The original grant of the township of Groton was made by the General Court, on May 25, 1655, and gave to the proprietors a tract of land eight miles square; though during the next year this was modified so that its shape varied somewhat from the first plan. It comprised all of what is now Groton and Ayer, nearly all of Pepperell and Shirley, large parts of Dunstable and Littleton, smaller parts of Harvard and Westford, Massachusetts, and a portion of Nashua, New Hampshire. The grant was taken out of the very wilderness, relatively far from any other town, and standing like a sentinel on the frontiers. Lancaster, fourteen miles away, was its nearest neighbor in the southwesterly direction on the one side; and Andover and Haverhill, twenty and twenty-five miles distant, more or less, in the northeasterly direction on the other. No settlement on the north stood between it and the settlements in Canada. Chelmsford and Billerica were each incorporated about the same time, though a few days later.

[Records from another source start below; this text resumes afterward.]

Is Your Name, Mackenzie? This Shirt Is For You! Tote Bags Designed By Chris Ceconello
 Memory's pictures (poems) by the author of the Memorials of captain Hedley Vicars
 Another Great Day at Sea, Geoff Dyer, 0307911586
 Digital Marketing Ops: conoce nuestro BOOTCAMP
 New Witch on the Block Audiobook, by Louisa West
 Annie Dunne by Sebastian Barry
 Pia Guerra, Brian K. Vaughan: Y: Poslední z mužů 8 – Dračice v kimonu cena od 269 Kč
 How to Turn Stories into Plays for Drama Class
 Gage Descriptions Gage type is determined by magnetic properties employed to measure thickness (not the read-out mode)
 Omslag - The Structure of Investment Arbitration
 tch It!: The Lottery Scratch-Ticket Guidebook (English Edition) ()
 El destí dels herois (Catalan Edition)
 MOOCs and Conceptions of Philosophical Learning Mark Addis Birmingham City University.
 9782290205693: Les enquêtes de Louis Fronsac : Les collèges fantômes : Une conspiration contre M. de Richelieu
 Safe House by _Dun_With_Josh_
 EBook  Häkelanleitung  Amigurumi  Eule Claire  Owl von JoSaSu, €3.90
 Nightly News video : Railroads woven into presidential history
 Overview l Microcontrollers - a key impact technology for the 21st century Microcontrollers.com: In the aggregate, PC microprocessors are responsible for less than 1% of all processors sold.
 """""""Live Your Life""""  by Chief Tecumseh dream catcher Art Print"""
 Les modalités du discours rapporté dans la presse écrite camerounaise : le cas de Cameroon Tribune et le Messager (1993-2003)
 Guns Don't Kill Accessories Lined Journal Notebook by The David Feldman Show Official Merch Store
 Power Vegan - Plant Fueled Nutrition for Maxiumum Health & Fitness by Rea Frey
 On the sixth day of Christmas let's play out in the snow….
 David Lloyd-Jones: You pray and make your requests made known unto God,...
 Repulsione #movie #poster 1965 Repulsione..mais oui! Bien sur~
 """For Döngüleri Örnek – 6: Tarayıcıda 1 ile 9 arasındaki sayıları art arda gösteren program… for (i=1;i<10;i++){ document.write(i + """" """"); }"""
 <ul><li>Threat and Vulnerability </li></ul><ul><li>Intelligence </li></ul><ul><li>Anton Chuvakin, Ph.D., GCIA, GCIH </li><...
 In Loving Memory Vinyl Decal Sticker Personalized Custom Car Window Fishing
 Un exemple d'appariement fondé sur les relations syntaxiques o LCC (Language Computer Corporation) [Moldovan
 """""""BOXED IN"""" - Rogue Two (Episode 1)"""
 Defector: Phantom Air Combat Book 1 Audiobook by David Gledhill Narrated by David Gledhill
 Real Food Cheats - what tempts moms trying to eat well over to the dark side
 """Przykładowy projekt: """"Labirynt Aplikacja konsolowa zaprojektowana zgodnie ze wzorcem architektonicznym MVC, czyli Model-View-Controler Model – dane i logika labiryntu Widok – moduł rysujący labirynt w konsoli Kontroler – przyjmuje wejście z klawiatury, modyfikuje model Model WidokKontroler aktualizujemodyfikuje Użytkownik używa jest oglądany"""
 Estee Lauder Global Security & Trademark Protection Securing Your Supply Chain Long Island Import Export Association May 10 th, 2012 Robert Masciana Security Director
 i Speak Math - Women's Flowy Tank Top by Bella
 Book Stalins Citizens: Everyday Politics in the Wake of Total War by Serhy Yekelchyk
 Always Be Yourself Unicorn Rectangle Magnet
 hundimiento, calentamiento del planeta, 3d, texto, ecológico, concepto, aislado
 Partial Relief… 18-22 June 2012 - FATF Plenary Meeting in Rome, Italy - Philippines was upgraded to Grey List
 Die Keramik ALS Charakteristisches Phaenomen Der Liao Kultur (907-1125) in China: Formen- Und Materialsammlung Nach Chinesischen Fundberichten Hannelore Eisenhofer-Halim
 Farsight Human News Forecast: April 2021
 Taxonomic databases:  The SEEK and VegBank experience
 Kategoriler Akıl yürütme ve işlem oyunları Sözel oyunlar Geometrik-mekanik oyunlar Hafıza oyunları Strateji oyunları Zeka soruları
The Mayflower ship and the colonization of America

When the grant was made, it was expressly stipulated that Mr. Jonathan Danforth, of Cambridge, with such others as he might desire, should lay it out with all convenient speed in order to encourage the prompt settlement of a minister; and furthermore that the selectmen of the town should pay a fair amount for his services. During the next year a petition, signed by Deane Winthrop and seven others, was presented to the General Court asking for certain changes in the conditions, and among them the privilege to employ another "artist" in the place of Mr. Danforth, as he was overrun with business. The petition was referred to a committee who reported favorably upon it, and the request was duly granted. Formerly a surveyor was called an artist, and in old records the word is often found with that meaning.

Ensign Peter Noyes, of Sudbury, was then engaged by the grantees and he began the survey; but his death, on September 23, 1657, delayed the speedy accomplishment of the work. It is known that there was some trouble in the early settlement of the place, growing out of the question of lands, but its exact character is not recorded; perhaps it was owing to the delay which now occurred. Ensign Noyes was a noted surveyor, but not so famous as Jonathan Danforth, whose name is often mentioned in the General Court records, in connection with the laying out of lands and towns, and many of whose plans are still preserved among the Archives in the State House. Danforth was the man wanted at first for the undertaking; and after Noyes's death he took charge of it, and his elder brother, Thomas, was associated with him. The plat or plan of the land, however, does not appear to have been completed until April, 1668. The survey was made during the preceding year. At a meeting of the selectmen of the town, held on November 23, 1667, it is recorded that a rate should be levied in order to pay "the Artest and the men that attended him and his diet for himself and his horse, and for two sheets of parchment, for him to make two platts for the towne, and for Transportation of his pay all which amounts to about twenty pounds and to pay severall other town debts that appear to us to be due."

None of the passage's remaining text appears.